━━ QUOTED PASSAGE ━━

A Legal Analysis of Affirmative Action Policies

Affirmative Action:

Did the Supreme Court End a Beneficial Education Policy?

The issue of affirmative action is not new by any means. The policy dates back approximately 60 years, and its impact continues to govern our educational and professional environment. While some see affirmative action programs as much needed to achieve equity, others see them as discriminatory. The fight about the issue has been a national discussion for quite some time. In fact, in 2020, Proposition 16 in California sought to enshrine legality in using “diversity” to determine public employment and education decisions. The vote fell just short of passing, but the split vote shows the clear division in perspectives. More importantly, in 2023, the Supreme Court ruled on a landmark case, Students for Fair Admissions v. President and Fellows of Harvard College, which ruled that race cannot be considered in college admissions. The case marked the end of affirmative action programs in education, but supporters of affirmative action feel the decision ended a beneficial policy.

How did We Get Here?

━━━
━━ DATASET ━━

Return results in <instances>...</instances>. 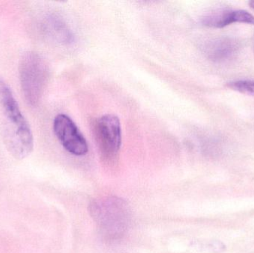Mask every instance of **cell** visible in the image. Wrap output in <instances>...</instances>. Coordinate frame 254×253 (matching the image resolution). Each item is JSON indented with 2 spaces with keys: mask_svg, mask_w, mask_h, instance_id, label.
Wrapping results in <instances>:
<instances>
[{
  "mask_svg": "<svg viewBox=\"0 0 254 253\" xmlns=\"http://www.w3.org/2000/svg\"><path fill=\"white\" fill-rule=\"evenodd\" d=\"M0 112L3 138L7 150L15 158H25L34 148L32 132L11 89L3 80H0Z\"/></svg>",
  "mask_w": 254,
  "mask_h": 253,
  "instance_id": "obj_1",
  "label": "cell"
},
{
  "mask_svg": "<svg viewBox=\"0 0 254 253\" xmlns=\"http://www.w3.org/2000/svg\"><path fill=\"white\" fill-rule=\"evenodd\" d=\"M90 207L92 216L106 237L117 239L125 234L130 222L129 208L125 200L107 198L92 202Z\"/></svg>",
  "mask_w": 254,
  "mask_h": 253,
  "instance_id": "obj_2",
  "label": "cell"
},
{
  "mask_svg": "<svg viewBox=\"0 0 254 253\" xmlns=\"http://www.w3.org/2000/svg\"><path fill=\"white\" fill-rule=\"evenodd\" d=\"M19 71L25 101L31 106H36L41 99L49 77L47 65L40 55L28 52L20 60Z\"/></svg>",
  "mask_w": 254,
  "mask_h": 253,
  "instance_id": "obj_3",
  "label": "cell"
},
{
  "mask_svg": "<svg viewBox=\"0 0 254 253\" xmlns=\"http://www.w3.org/2000/svg\"><path fill=\"white\" fill-rule=\"evenodd\" d=\"M95 140L103 157L116 160L122 146L120 120L114 114H106L98 118L94 126Z\"/></svg>",
  "mask_w": 254,
  "mask_h": 253,
  "instance_id": "obj_4",
  "label": "cell"
},
{
  "mask_svg": "<svg viewBox=\"0 0 254 253\" xmlns=\"http://www.w3.org/2000/svg\"><path fill=\"white\" fill-rule=\"evenodd\" d=\"M57 138L68 152L75 156H83L89 150L87 141L77 125L66 114H58L53 123Z\"/></svg>",
  "mask_w": 254,
  "mask_h": 253,
  "instance_id": "obj_5",
  "label": "cell"
},
{
  "mask_svg": "<svg viewBox=\"0 0 254 253\" xmlns=\"http://www.w3.org/2000/svg\"><path fill=\"white\" fill-rule=\"evenodd\" d=\"M240 43L230 37H217L204 43L203 52L212 62L225 63L234 59L240 51Z\"/></svg>",
  "mask_w": 254,
  "mask_h": 253,
  "instance_id": "obj_6",
  "label": "cell"
},
{
  "mask_svg": "<svg viewBox=\"0 0 254 253\" xmlns=\"http://www.w3.org/2000/svg\"><path fill=\"white\" fill-rule=\"evenodd\" d=\"M237 22L254 25V16L246 10H225L209 15L202 21L204 25L218 28Z\"/></svg>",
  "mask_w": 254,
  "mask_h": 253,
  "instance_id": "obj_7",
  "label": "cell"
},
{
  "mask_svg": "<svg viewBox=\"0 0 254 253\" xmlns=\"http://www.w3.org/2000/svg\"><path fill=\"white\" fill-rule=\"evenodd\" d=\"M43 31L58 43L68 44L72 43L74 35L64 19L56 15H49L43 22Z\"/></svg>",
  "mask_w": 254,
  "mask_h": 253,
  "instance_id": "obj_8",
  "label": "cell"
},
{
  "mask_svg": "<svg viewBox=\"0 0 254 253\" xmlns=\"http://www.w3.org/2000/svg\"><path fill=\"white\" fill-rule=\"evenodd\" d=\"M229 87L245 95L254 97V81L252 80H239L229 83Z\"/></svg>",
  "mask_w": 254,
  "mask_h": 253,
  "instance_id": "obj_9",
  "label": "cell"
},
{
  "mask_svg": "<svg viewBox=\"0 0 254 253\" xmlns=\"http://www.w3.org/2000/svg\"><path fill=\"white\" fill-rule=\"evenodd\" d=\"M249 5H250V7L254 10V0H253V1H249Z\"/></svg>",
  "mask_w": 254,
  "mask_h": 253,
  "instance_id": "obj_10",
  "label": "cell"
}]
</instances>
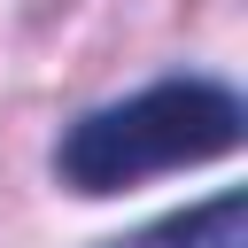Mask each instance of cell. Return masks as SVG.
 <instances>
[{
    "label": "cell",
    "instance_id": "cell-1",
    "mask_svg": "<svg viewBox=\"0 0 248 248\" xmlns=\"http://www.w3.org/2000/svg\"><path fill=\"white\" fill-rule=\"evenodd\" d=\"M240 93L217 78H163L140 85L132 101H108L93 116H78L54 147V170L70 194H124L155 170H186L209 155L240 147Z\"/></svg>",
    "mask_w": 248,
    "mask_h": 248
},
{
    "label": "cell",
    "instance_id": "cell-2",
    "mask_svg": "<svg viewBox=\"0 0 248 248\" xmlns=\"http://www.w3.org/2000/svg\"><path fill=\"white\" fill-rule=\"evenodd\" d=\"M240 225H248V202L240 194H217V202H202L186 217H163V225H147L132 240H108V248H248Z\"/></svg>",
    "mask_w": 248,
    "mask_h": 248
}]
</instances>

━━━

# TASKS
a: List every number written in numerals in the affirmative action essay.
b: Write the next part of the affirmative action essay, picking up right after its last line.
This data comes from a separate source and has no connection to the affirmative action essay.

# RESULTS FOR EACH TASK
a: 60, 2020, 16, 2023

b:
To understand the debate in the Supreme Court in 2023, one must first go back to 1954 when the Supreme Court ruled on a different milestone case: Brown v. Board of Education of Topeka. Brown v. Board ruled that the precedent set in Plessy v. Ferguson of “separate but equal” in reference to segregation was wrong. The precedent was reversed in education and began a period of racial integration. The Civil Rights Act of 1964 helped to codify the integration effort, especially Title VI which prohibited racial discrimination in schools . However, despite the massive leap to equality, the decades of segregation in schools left minority students worse off than white students. As admitted from the Brown v. Board decision, the quality of segregated schools was disparate to the disadvantage of minority students. Therefore, the preparedness of minority students was lesser than that of white students of the same grade level. Thus, educational success would not be equal unless there was some way to either help minority students catch up or enforce diverse outcomes considering pre-desegregation preparedness. The latter became known as affirmative action policies.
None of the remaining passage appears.